Verizon Wireless has historically treated its prepaid and reseller options as second class citizens compared with its direct, postpaid offerings. However, over the past several months Verizon Wireless has begun to spread some affection towards those once attention-starved segments.
The carrier has brought on a number of reseller partners, including the addition of Qwest Communications International Inc. in 2008 and more recently Great Call Inc.’s Jitterbug service, both of which migrated from Sprint Nextel Corp.’s CDMA network.
More significant for Verizon Wireless, and the industry, was an under-the-radar partnership announced last year with America Movil’s Tracfone Wireless Inc. division to offer a no-contract, prepaid offering through the new Straight Talk brand. While Verizon Wireless has allowed prepaid companies to offer service using its network in the past, the Straight Talk deal was the first that allowed the partner to use Verizon Wireless branding on the service.
(As for the impact on the industry, the Straight Talk offering provides for unlimited calling, messaging and some data usage for $45 per month. The price undercuts virtually every other unlimited calling offer, save for some from regional operators like MetroPCS Communications Inc. and Leap Wireless International Inc.’s Cricket offering, though the Straight Talk service does have the advantage of using Verizon Wireless’ nationwide CDMA network.)
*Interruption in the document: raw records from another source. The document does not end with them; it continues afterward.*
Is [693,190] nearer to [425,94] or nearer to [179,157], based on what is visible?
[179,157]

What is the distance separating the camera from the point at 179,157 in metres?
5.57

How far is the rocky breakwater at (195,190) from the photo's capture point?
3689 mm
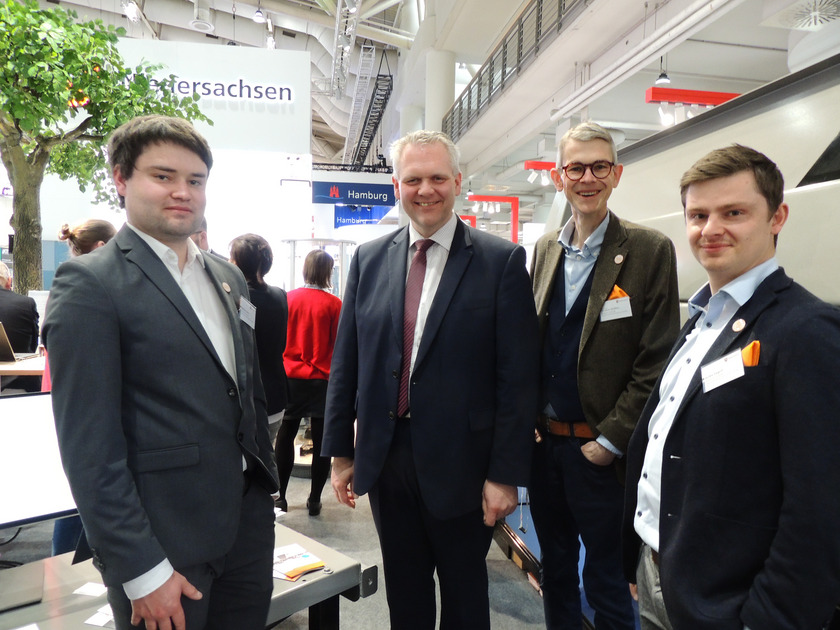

Verizon was quick to downplay the impact these resale partners were having on its results with Killian saying that the strong growth numbers were not coming from just one party. Killian also noted that unlike resellers in the past, the new partnerships were bringing in significantly higher average revenue per user results. An example would obviously be with Tracfone, where the company’s traditional prepaid service that uses Verizon Wireless as one of its network partners typically generates around $10 per month in ARPU. While Tracfone’s Straight Talk offering starts at $30 per month for 1,000 calling minutes and 1,000 messages before ramping up to the $45 per month unlimited offering. Further light on Straight Talk’s impact on Verizon Wireless’ results are expected on Feb. 2 when America Movil releases its fourth quarter results.
Verizon Wireless is also looking to take a greater direct share of prepaid customer growth moving forward as it recently updated its prepaid pricing plans that allow customers to sign up for service without a contract for a $5 premium per month on its traditional postpaid plans. That means the carrier’s prepaid offerings will begin at $45 per month for 450 anytime minutes and unlimited night and weekends or $75 per month for its unlimited voice service.
With those plans still priced at a premium compared with the Straight Talk offering and other prepaid plans from its competitors, analysts are not expecting a huge impact from the update.
“Although Verizon Wireless has reprised prepaid monthly plans, when compared with prepaid unlimited offerings from Boost Mobile, Tracfone’s Straight Talk and Net10 as well as unlimited talk, text and Web bundle offerings from smaller [mobile virtual network operators] provide the (typically) price-sensitive prepaid customer better choices,” noted William Ho, research director of wireless services at Current Analysis, in a research report. “Even rival AT&T’s $60 unlimited talk & text offering beats Verizon Wireless’ similarly packaged monthly offering at $95 ($75 unlimited talk + $20 unlimited messaging).”
The growing impact of prepaid could gain steam later this week as AT&T Mobility is set to release its fourth quarter results, and in early February with results coming from Sprint Nextel and T-Mobile USA Inc. All three carriers have traditionally relied more heavily on prepaid customers to pad their growth numbers each quarter, and with Verizon Wireless showing a strong influence from its offerings, results from the others could be eye opening.